Voor de oprit geldt hetzelfde verhaal. Zoals op de oude wegen, het karrenspoor met twee banen voor de wielen een het gras in het midden voor het paard.. Waar u wilt uit stappen komt een klein pleintje en die middenberm kunt u eventueel op sieren met lage en kleine keitjes tussen de planten en de kiezel. Worteldoek is niet nodig en laag van 5 cm split is voldoende. Na een fiks aantal jaren moet de kiezel omdat die inklinkt aangevuld worden. Schoonhouden kan met de schoffel. De planten die gebruikt worden komen uit gebieden die met stenen en kiezel bezaaid zijn, waar de hitte intens kan zijn en buien enorm veel water laten vallen.
De planten die het hier uitstekend doen zijn bijna allemaal laag, enkele grassoorten en kleine heestertjes uitgezonderd. Vaak in de handel als rotstuinplanten en ze komen ook dikwijls uit de bergen waar de groeiomstandigheden net zo barbaars zijn als in een grind tuin. In tegenstelling tot de tot een gewone tuin plant u de tuin niet vol, in tegendeel. Tussen de planten mogen grote open stukken liggen, kwestie van verdelen en indelen. Afhankelijk van het oppervlak is een enkele kleine struik, niet hoger wordend dan zo’n 50 cm. zoals bijvoorbeeld kleintjes uit de coniferen familie Juniperus en Chamaecyparis of een klein bladverliezend heestertje voldoende., die, omdat ze klein blijven dus niet gesnoeid hoeven te worden En dan komen de kleintjes die vaak tot een halve vierkante meter uitgroeien en waar u hoogstens in het voorjaar wat oud spul verwijderd.
Zoek dan in de familie Aster, de groep alpinus, uit de Alpen dus. Of Sedum, Sempervivum en de grote familie Phlox. Deze planten groeien graag tussen kiezel, bloeien uitbundig en beslaan vaak al na een of twee jaar een flinke plek.
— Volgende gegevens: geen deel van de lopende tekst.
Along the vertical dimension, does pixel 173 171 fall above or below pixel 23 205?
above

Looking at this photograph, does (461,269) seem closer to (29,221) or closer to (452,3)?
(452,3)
Ook de familie Saxifraga kant veel soorten die van deze plekken dromen. Lage grasjes zoals Festuca zijn ook mooi en makkelijk en de lage soorten Geranium zijn ook van grote klasse. U schept een mooie tuin, een mooi straatbeeld en hebt alle tijd om te genieten in plaats van te moeten werken de tuin, want opbinden en noem maar op is er niet bij. Groeien en bloeien wel en dus veel genoegen.